Percentage of patients who underwent cardiac catheterization or CT scan
Preoperative echocardiography showed mild atrioventricular valve regurgitation in 80% of patients, with no regurgitation in 20%. Pulmonary diameters were recorded with median measurements of 6 mm (IQR, 5-8.25 mm) for the pulmonary annulus, 5 mm (IQR, 3.8-7 mm) for the right pulmonary artery (RPA), and 5 mm (IQR, 3.95-6.35 mm) for the left pulmonary artery (LPA). Preoperative diagnostic catheterization was performed in 30% of patients, and computed tomography (CT) angiography in 10%. Major aortopulmonary collateral arteries (MAPCAs) were absent or non-significant in 90% of cases that underwent diagnostic cardiac catheterization or cardiac CT. Table 1 illustrates the preoperative data of the studied patients
Operative data
The median aortic cross-clamping time was 116 minutes (IQR, 105-133 minutes), and the median bypass time was 150 minutes (IQR, 116.5-159.5 minutes).

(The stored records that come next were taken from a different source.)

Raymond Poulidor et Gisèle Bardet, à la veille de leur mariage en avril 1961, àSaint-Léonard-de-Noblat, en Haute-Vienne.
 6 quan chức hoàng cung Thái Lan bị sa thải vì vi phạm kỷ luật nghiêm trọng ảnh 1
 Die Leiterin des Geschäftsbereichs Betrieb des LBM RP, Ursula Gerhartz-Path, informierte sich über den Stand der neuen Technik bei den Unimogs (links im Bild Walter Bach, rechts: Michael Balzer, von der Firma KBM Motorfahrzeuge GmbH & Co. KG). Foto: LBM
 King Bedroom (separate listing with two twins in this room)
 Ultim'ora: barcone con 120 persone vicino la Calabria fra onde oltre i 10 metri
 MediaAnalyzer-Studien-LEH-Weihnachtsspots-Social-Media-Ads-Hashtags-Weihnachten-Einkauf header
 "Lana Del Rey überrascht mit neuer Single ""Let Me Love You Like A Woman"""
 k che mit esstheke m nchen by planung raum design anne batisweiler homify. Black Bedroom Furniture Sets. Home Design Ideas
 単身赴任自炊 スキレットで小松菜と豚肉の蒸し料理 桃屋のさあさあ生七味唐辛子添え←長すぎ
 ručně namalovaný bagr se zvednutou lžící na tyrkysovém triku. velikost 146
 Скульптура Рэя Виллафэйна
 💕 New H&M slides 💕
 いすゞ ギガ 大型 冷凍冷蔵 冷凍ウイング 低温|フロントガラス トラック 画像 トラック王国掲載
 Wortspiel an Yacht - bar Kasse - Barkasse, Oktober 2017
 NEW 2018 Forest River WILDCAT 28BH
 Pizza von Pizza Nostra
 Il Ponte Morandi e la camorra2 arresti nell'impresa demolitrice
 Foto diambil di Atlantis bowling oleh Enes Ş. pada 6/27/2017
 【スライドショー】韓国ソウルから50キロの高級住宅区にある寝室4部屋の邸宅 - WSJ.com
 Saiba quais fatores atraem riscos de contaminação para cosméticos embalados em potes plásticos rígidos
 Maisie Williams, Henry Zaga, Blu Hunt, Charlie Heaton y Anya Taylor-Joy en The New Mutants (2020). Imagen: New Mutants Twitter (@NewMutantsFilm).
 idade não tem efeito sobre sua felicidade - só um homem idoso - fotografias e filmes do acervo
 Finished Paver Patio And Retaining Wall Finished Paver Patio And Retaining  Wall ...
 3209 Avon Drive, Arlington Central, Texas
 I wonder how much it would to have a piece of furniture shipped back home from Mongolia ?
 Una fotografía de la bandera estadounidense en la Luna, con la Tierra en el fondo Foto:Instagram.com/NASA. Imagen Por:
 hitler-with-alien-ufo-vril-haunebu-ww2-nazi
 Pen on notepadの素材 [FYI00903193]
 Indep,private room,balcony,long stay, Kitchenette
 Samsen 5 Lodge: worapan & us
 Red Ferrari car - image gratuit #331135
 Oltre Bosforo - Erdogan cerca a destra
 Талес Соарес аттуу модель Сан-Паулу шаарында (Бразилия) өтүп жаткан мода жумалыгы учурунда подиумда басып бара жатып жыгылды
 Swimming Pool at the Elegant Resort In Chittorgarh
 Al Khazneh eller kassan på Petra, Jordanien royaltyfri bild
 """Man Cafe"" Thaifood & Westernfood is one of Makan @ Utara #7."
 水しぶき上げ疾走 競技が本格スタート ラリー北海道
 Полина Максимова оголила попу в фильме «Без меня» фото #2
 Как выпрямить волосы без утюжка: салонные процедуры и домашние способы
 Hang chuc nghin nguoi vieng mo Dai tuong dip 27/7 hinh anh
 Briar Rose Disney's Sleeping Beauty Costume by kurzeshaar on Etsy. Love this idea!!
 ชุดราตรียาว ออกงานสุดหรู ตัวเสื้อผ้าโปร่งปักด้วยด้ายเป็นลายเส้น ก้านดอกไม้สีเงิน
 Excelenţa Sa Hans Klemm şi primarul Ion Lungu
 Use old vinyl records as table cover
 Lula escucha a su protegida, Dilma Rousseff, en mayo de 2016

Additional procedures included the creation of an ASD (55%), transannular patching (35%), creation of pulmonary cusps (20%), pulmonary artery plasty (15%), and RV-PA conduit placement (10%) as shown in Table 2.
Table 2.
- Operative data of studied patients. N=20
| Parameters | n (%) |
|---|---|
| Aortic cross-clamping time, minutes | 116 (105-133) |
| Bypass time, minutes | 150 (116.5-159.5 |
| Creation of ASD, n (%) | 11 (55) |
| Transannular patch, n (%) | 7 (35) |
| Creation of pulmonary cusps | 4(20) |
| PA plasty, n (%) | 3 (15) |
| RV-PA conduit, n (%) | 2 (10) |
ASD: atrial septal defect, PA: pulmonary artery, RV: right ventricle
Postoperative data
Postoperative outcomes included the use of ECMO in 10% of patients, and junctional ectopic tachycardia (JET) occurred in 25%, with 10% requiring amiodarone. The median chest tube duration was 10 days (IQR, 4.75-21 days). Complete heart block necessitating permanent pacemaker implantation occurred in 10% of patients, while no cases of postoperative phrenic nerve palsy were reported. Chylothorax developed in 15% of patients.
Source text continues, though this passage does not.